Selected extract —
>> START

Firms like Underground Consulting do a great job on major tunneling projects such as the Billy Bishop airport, but on some jobs, says Calgary Tunneling project coordinator Alan Cluett, you have to think small. And that can mean very small, using an unmanned, remote controlled micro tunneling machine (MTBM) to install pipe in ground conditions below a water table. Or you install a larger pipe jacking system like the one Cluett’s company Calgary Tunnelling used to build a water runoff system at the Calgary International Airport Runway Development Project.

“We’ve done a crazy amount of work there putting some large diameter 2400 mm concrete pipe and some 2100 mm concrete under the road and the fuel lines. Because of those diameters we needed an Akkerman TBM for that.”

>> END

Prompt 1 — Using the tunneling passage, explain in one to three sentences why an Akkerman TBM was needed for the work under the road and the fuel lines.
Prompt 2 — According to the tunneling passage, what did Calgary Tunnelling build at the Calgary International Airport Runway Development Project?
Prompt 3 — Reproduce the tunneling passage from "Firms like Underground" up to and including "Runway Development Project.".
The records that come next are separate material, apart from the tunneling passage.

Information provided —

>> START

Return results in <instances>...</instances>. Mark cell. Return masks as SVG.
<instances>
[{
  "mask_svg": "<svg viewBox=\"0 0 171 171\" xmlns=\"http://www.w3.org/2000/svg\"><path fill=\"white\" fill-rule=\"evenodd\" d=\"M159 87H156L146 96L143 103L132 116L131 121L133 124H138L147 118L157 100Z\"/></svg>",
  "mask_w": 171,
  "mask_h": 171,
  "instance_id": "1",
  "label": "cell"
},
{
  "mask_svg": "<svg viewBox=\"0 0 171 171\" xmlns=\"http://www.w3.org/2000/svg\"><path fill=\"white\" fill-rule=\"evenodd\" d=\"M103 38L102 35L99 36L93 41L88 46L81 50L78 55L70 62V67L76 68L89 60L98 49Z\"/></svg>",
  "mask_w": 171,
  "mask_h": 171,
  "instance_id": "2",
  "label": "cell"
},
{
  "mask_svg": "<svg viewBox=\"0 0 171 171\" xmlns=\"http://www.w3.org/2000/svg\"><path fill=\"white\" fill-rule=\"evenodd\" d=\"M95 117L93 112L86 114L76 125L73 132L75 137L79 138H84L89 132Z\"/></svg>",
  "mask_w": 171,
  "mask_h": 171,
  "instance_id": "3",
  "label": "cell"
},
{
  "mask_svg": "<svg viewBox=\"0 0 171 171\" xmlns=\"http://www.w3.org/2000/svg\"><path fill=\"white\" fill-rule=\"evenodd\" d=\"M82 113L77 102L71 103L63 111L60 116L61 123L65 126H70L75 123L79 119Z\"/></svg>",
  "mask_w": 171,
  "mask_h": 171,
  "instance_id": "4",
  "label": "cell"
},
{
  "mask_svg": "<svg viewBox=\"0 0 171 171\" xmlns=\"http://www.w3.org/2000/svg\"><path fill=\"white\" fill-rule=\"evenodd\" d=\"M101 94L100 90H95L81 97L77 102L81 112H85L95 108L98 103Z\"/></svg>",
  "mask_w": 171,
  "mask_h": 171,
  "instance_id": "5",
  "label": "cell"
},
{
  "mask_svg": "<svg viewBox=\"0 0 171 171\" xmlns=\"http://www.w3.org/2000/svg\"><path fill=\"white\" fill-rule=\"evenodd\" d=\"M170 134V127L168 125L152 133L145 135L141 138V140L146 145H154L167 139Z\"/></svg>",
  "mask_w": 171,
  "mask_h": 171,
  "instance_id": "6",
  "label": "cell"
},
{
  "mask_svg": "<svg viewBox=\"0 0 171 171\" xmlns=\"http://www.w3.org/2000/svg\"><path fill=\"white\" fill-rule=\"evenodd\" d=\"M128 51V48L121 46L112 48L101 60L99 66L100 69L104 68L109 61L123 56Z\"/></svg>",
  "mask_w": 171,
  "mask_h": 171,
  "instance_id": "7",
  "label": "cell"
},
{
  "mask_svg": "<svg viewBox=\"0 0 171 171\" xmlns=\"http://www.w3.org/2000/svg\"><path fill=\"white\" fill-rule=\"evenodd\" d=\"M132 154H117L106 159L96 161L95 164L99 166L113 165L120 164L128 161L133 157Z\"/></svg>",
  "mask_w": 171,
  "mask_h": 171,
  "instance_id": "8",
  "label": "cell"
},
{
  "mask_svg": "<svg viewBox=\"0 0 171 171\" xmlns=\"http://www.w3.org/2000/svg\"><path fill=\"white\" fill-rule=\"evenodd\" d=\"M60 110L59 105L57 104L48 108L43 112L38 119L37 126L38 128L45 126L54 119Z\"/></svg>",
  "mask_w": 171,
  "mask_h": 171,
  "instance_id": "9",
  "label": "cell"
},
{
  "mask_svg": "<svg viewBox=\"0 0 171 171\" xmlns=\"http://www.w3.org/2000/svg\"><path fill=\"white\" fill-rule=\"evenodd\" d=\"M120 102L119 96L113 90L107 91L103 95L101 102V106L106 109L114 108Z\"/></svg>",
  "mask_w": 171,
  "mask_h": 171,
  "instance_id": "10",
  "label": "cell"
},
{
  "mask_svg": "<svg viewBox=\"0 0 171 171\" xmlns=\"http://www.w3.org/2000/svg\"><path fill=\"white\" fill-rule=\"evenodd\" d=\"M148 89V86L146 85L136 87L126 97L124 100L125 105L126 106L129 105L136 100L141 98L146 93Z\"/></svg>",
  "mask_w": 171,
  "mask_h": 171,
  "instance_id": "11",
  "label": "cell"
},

>> END

Full answer 1 — The pipe being installed was large-diameter concrete pipe of 2400 mm and 2100 mm. Those diameters called for an Akkerman TBM.

Full answer 2 — A water runoff system.

Full answer 3 —
Firms like Underground Consulting do a great job on major tunneling projects such as the Billy Bishop airport, but on some jobs, says Calgary Tunneling project coordinator Alan Cluett, you have to think small. And that can mean very small, using an unmanned, remote controlled micro tunneling machine (MTBM) to install pipe in ground conditions below a water table. Or you install a larger pipe jacking system like the one Cluett’s company Calgary Tunnelling used to build a water runoff system at the Calgary International Airport Runway Development Project.